If this is Carrick’s final game – he might play against Arsenal at home on Thursday while Rangnick awaits his work permit – he will believe that he has at the very least stopped the bleeding with a valiant performance following the Champions League victory against Villarreal.

This was not a pleasant game, which is understandable given United’s predicament. Still, they only had three shots compared against Chelsea’s 24, and they only had seven touches in their opponent’s penalty area compared to Chelsea’s 46.

When the team sheets arrived, United’s plan was clear: a midfield of Fred, Nemanja Matic, and Scott McTominay – who almost became an auxiliary centre-back – was selected, with Bruno Fernandes playing as a “false” nine, a role he found difficult to execute. Both goals, with Chelsea captain Jorginho – who will find out if he has won the Ballon d’Or on Monday – at the heart of them, summed up the slightly unsatisfactory character of it all. “We scored two goals, one for each side,” Tuchel lamented, and it was scarcely United’s finest player’s touch that allowed them to score.

It was particularly fitting since it came after Fernandes‘ amateurish clearing from his own penalty area. Jorginho let the ball bounce terribly off his shin, allowing Sancho to sweep the ball away and find himself free on goal with Marcus Rashford nearby. Sancho shimmied to fool Edouard Mendy before side-footing in his second goal in as many games following a rocky start to his United career.

Chelsea was taken aback. Jorginho was taken aback. They’d been so powerful, yet they’d fallen behind. United had something to cling to, but they weren’t good enough to do so.

The pressure mounted after Werner’s clumsy sliced shot from a corner was a woeful miss, before Chelsea were awarded the penalty that allowed Jorginho a chance to redeem himself. He grabbed it with both hands.
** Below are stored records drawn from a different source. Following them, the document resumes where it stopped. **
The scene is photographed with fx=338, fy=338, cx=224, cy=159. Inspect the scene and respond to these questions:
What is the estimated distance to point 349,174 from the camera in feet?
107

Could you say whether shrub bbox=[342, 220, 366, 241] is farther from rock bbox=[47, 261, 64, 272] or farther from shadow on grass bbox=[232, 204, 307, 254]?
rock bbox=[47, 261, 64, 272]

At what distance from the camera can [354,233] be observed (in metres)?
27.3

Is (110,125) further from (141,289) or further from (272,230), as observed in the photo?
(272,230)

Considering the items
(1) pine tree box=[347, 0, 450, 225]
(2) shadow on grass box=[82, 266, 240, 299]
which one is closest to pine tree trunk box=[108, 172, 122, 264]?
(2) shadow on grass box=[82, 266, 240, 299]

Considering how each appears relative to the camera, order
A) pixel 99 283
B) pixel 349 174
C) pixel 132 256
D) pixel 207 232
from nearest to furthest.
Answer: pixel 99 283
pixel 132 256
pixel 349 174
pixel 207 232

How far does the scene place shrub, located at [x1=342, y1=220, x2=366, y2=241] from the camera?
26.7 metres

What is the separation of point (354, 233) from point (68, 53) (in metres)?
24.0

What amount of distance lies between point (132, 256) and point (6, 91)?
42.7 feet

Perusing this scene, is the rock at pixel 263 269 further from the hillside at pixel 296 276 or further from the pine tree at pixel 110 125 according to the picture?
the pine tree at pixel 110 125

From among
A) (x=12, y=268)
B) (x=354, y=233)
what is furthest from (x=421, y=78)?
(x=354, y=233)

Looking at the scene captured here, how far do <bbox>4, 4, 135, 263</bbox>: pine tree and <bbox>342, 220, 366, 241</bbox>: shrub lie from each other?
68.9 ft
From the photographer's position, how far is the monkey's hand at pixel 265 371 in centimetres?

Aaron Wan-Bissaka was at fault for catching Thiago Silva after swinging violently at an attempted clearance. The kick was allowed despite United’s protests, and Jorginho performed his little stutter in the build-up before sending David de Gea the wrong way. Chelsea pushed forward even more as Tuchel turned to the crowd and demanded more noise.

It felt like one team came to play and the other came to play for a draw at times.

United’s strategy was crystal clear. They didn’t have a touch of the ball in the Chelsea area until the 44th minute, when Fred was easily blocked by Antonio Rudiger, and they should have been behind by then.

The pressure mounted after Werner’s clumsy sliced shot from a corner was a woeful miss, before Chelsea were awarded the penalty that allowed Jorginho a chance to redeem himself. He grabbed it with both hands.

With Harry Maguire out, Victor Lindelof and Eric Bailly, the team’s key defensive combination, got off to a shaky start before settling into the game. Callum Hudson-Odoi collected a header and ran clear, only for De Gea to turn his effort away with his outstretched left leg. The ball was then passed to Hudson-Odoi, who fired a stunning right-footed drive from 25 yards past De Gea and off the crossbar, sending the goalkeeper flying into a post.

Rudiger shook his head then, and again at the last whistle, when he volleyed wildly over the bar with the last kick after being picked out unguarded at the far post. It summed up Chelsea’s wastefulness and United’s luck.